Before CLARK, HINCKS, and FRIENDLY, Circuit Judges.

Per Curiam.

This is an appeal from Judge Sugarman's order which allowed appellant to prosecute his pending action for false imprisonment in forma pauperis, but declined to assign counsel for his assistance. Appellant attempts to name the United States of America as appellee; while this has no bearing on the ultimate outcome of the appeal, we see no reason for this, as the government has never been cited as a party and has no apparent interest in the case. Of course it has no liability for counsel assigned pursuant to the statute, 28 U.S.C. § 1915(d). A further preliminary question concerns the appealability of the order. Defendant contends that it is not a "final decision" in the action below within the meaning of 28 U.S.C. § 1291, granting jurisdiction on appeal. Roberts v. U.S. Dist. Court for the Northern Dist. of Cal., 339 U.S. 844, 70 S. Ct. 954, 94 L. Ed. 1326, holds an order denying leave to proceed in forma pauperis to be appealable; but the defendant points to a distinction that, while the present order leaves the action pending for personal or legal aid prosecution by the plaintiff, the other denial would prevent the party from even filing his papers in court. There is a distinction and the question appears close; but the Supreme Court does not suggest any limitation and the practical effect in each case seems fairly similar. We resolve the doubt in appellant's favor by holding this appealable as a collateral order within the meaning of Swift & Co. Packers v. Compania Colombiana Del Caribe, S.A., 339 U.S. 684, 70 S. Ct. 861, 94 L. Ed. 1206, 19 A.L.R.2d 630, and Cohen v. Beneficial Indus. Loan Corp., 337 U.S. 541, 69 S. Ct. 1221, 93 L. Ed. 1528.

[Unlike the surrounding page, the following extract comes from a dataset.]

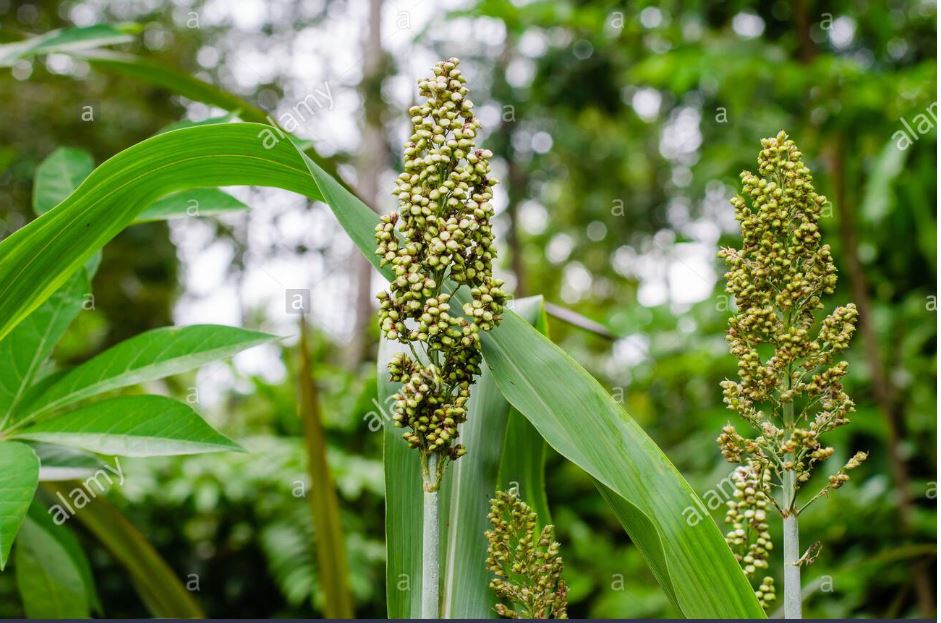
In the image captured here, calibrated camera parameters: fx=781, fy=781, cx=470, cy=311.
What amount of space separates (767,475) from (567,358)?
0.15m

For some years and in various proceedings the appellant has attempted to get support and assistance for his claim for damages for having been committed to a state mental institution while allegedly sane. In Miller v. Director, Middletown State Hospital, Middletown, N. Y., D.C.S.D.N.Y., 146 F.Supp. 674, Judge Kaufman held the present defendant immune from suit; and we affirmed, 2 Cir., 243 F.2d 527, while denying his request for counsel. Since then at least four district judges have denied his various applications, one of them after receiving a report from a member of the bar whom he had named to investigate the matter. In addition we have the same claim made in his action against his wife which we are denying in Miller v. Miller, 2 Cir., 296 F.2d 283, filed with our decision herein. The provision for assignment of counsel, 28 U.S.C. § 1915(d), clearly leaves the power discretionary with the judge - at least in a civil case - and even provides for dismissal if he is satisfied that the action is frivolous or malicious. See Reid v. Steele, 8 Cir., 194 F.2d 864, certiorari denied 343 U.S. 973, 72 S. Ct. 1080, 96 L. Ed. 1367; Ligare v. Harries, 7 Cir., 128 F.2d 582. In this it is in contrast with the more mandatory provisions of 28 U.S.C. § 1915(a), where leave to proceed in forma pauperis should be granted on a proper showing unless the action is frivolous. Ellis v. United States, 356 U.S. 674, 78 S. Ct. 974, 2 L. Ed. 2d 1060. Here we can see no abuse of discretion by the judge. The chances of any measure of success for the plaintiff's claims are so highly dubious that a judge cannot properly ask a member of the bar to assume this thankless burden. In addition to the defense sustained by Judge Kaufman there appear to be other defenses arising from the apparent regularity of the state proceedings and the running of the statute of limitations.